According to the passage below on PPP lending to minority-owned businesses, how many of the 2.6 million active Black-owned operations are non-employer firms?

____ TEXT UNDER STUDY

During the first round of the program, the Small Business Administration approved $349 billion in loans. However, many minority-owned businesses were denied loans during the early stages of the program.

“Many of our businesses were being turned down in the first and second round of funding. That caused application fatigue and frustration,” U.S. Black Chambers President Ron Busby said.

Further data showed that six loans were approved for every 1,000 people living in the 20% of zip codes with the largest white population. That is nearly twice the rate at which loans were approved for the 20% of zip codes with the smallest population of white residents.

“Many [minority-owned business owners] are hanging on by the skin of their teeth. Most are in the professional services, small retail shops, restaurants, barbershops,” United States Hispanic Chamber of Commerce President Ramiro Cavazos said.

Of the loans that were distributed, preference was given to businesses with employees other than the owners. As a result, non-employer entities were forced to wait at least one week before applying for a PPP loan. Unfortunately, this measure negatively impacted Black-owned businesses. Of the 2.6 million active Black-owned operations, 2.1 million are non-employer firms.

________
____ THE DATA

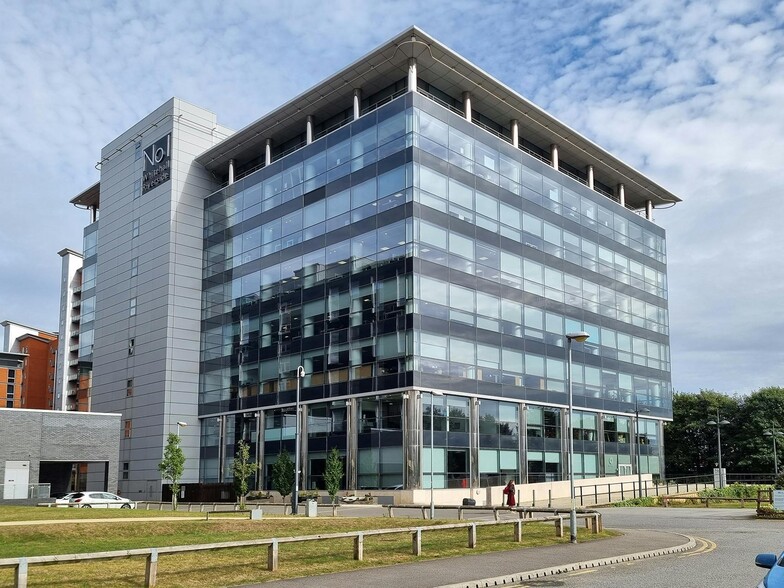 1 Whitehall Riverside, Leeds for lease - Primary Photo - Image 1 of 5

________

-- EXERCISE OUTPUT --
2.1 million